Compactness and continuity problems 
Let $f: K \to \mathbb{R}$ be a continuous function from compact set $K$ (so $f$ is uniformly continuous). Then show for $\forall \epsilon >0$, $\exists A >0$ (depending on $\epsilon)$ such that $$|f(x) - f(y)| \leq A|x-y| + \epsilon,$$ for $x,y \in K$(Hint: argue by contradiction)

Okay so I have some ideas, but I didn't feel like they were going anywhere. 
To prove statement, assume that $\forall \epsilon > 0$, $\nexists A >0$ such that the inequality holds or $\forall \epsilon > 0$, $\forall A >0$ is inequality is false. Then arrive at some contradiction.
So I decided to take $A = \epsilon$. But that wasn't going anywhere. Can I just get a hint? No answer please.
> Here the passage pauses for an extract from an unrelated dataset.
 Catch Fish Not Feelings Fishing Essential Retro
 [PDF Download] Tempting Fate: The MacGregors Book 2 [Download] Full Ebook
Note that I think it is better to consider the case $|f(x)| \leq A|x| + \epsilon$ by setting $f(0) = 0$ as I think the general case in here can be replaced by a translation.
 A: Assume for contradiction, that there exists $\varepsilon_0 > 0$ such that for any $n\in \mathbb{N}$ there exists $x_n, y_n \in K$ satisfying
$$
\tag{1} |f(x_n) - f(y_n) | \geq n |x_n - y_n| + \varepsilon_0.
$$
Using the compactness of $K$ we extract a converging subsequence from $\{x_n\}$ and $\{y_n\}$. Namely, let $n_k$ be a subsequence of $\mathbb{N}$ such that $x_{n_k} \to x_0$ and $y_{n_k} \to y_0$. Since $f$ is continuous on $K$ and $K$ is compact, it follows that $f$ is bounded. Fix $M>0$ such that $|f(x)| \leq M$ for all $x\in K$.  From $(1)$ we get
$$
2M \geq n_k |x_{n_k} - y_{n_k}| + \varepsilon_0.
$$
Since $n_k |x_{n_k} - y_{n_k}|$ is bounded above, and $n_k \to \infty$, it follows that $|x_{n_k} - y_{n_k}| \to 0$. But then, the continuity of $f$ implies $f(x_{n_k}) - f(y_{n_k}) \to 0$ and passing to the limit in $(1)$ along $\{n_k\}$ we get
$$
0 \geq \limsup\limits_{k\to \infty} n_k |x_{n_k} - y_{n_k}| + \varepsilon_0 \geq \varepsilon_0 > 0
$$ 
which is a contradiction.
A: The rough Lipschitz condition does not give lot of control when $x$ and $y$ are close. May start by noticing that for $|x-y|>\delta$, there exists a bounded function $\omega:[\delta,diam(K)]\to \mathbb{R}$ such that $|f(x)-f(y)|<\omega(|x-y|)$.